His work for this year's Whitney Biennial, remarkably the first Biennial in which he has participated, maintains the subtlety of his earlier works, but is by far one of challenging undertakings for this particular art institution. Beginning Tuesday at midnight and continuing through Friday at 11:59 pm, the Whitney will be open continuously, 24-hours a day, per the artist's instructions.

Until the work began, Asher's presence in the exhibition was nearly imperceptible to most visitors to the exhibition, indicated only by a simple wall label placed near the entrance to each floor of the exhibition. The artist had initially requested that the Museum investigate the possibility of remaining open 24 hours for the entire length of the exhibition before settling on a time period of one week as the duration of the work. As it turns out, due to both financial and logistical constraints, the longest the Museum was able to stay open continuously was 3 days. This alteration to Asher's proposal is also indicated on the wall label.

Asher's intent was not to expose the limitations of the Whitney, but rather to allow for new audiences to experience the museum and for regular visitors to experience it in a different way. During the duration of Asher's project, the Museum functions just as it would during regular opening hours. In addition to the galleries being open, the bookstore is open all night and the café is offering free coffee to guests after midnight. Docents are leading tours of the exhibition several times each night. Hundreds of people have visited the Museum during the overnight hours the past two days.

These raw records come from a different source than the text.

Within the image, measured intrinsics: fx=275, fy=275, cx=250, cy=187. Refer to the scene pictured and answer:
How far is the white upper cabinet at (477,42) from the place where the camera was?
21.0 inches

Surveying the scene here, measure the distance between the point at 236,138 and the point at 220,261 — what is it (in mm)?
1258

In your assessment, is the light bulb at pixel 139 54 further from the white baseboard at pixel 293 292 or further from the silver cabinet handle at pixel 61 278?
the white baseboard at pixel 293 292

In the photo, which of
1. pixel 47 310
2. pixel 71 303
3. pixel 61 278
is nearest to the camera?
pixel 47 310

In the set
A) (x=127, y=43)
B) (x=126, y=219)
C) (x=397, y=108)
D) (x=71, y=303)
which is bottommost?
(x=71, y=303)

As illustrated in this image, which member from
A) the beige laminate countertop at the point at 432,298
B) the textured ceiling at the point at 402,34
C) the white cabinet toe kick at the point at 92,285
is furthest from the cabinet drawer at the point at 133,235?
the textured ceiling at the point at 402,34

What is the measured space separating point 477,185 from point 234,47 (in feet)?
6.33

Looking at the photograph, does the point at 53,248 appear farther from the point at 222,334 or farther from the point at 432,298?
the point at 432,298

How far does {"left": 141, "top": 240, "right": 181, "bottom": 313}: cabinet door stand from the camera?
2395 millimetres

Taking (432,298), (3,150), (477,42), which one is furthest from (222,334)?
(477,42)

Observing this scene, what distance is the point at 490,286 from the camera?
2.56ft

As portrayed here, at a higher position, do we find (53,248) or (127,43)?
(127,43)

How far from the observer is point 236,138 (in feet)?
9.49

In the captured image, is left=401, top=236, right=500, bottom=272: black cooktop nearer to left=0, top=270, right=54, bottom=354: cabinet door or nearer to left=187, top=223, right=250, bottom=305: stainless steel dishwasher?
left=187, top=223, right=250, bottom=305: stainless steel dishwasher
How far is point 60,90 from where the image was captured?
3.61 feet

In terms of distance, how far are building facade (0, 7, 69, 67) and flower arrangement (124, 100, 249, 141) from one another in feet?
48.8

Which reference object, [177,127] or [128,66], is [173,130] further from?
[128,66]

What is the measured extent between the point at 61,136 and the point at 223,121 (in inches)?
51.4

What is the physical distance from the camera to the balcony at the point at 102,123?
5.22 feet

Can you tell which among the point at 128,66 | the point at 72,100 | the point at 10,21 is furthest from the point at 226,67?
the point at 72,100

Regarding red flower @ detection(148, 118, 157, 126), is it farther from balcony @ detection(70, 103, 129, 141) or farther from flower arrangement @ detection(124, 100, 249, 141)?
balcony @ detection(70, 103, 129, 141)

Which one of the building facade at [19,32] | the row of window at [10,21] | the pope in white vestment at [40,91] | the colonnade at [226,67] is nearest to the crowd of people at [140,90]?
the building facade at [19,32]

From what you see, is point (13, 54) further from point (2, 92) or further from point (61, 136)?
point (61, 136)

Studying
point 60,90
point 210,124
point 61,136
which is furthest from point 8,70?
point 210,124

At 6 am Wednesday morning, another Biennial artist, Aki Sasamoto, performed for a group of visitors that included a businessman stopping in to the Museum on his way to work, a mother and her young child, and a young couple in the their twenties making a second visit to the exhibition. Ultimately, Michael Asher's practice is remarkable for the generosity it shows towards the members of the public who actually use and benefit from cultural venues (as well as the other artists who exhibit within them), by challenging these institutions to function more intelligently, self-critically, and expansively now and into the future.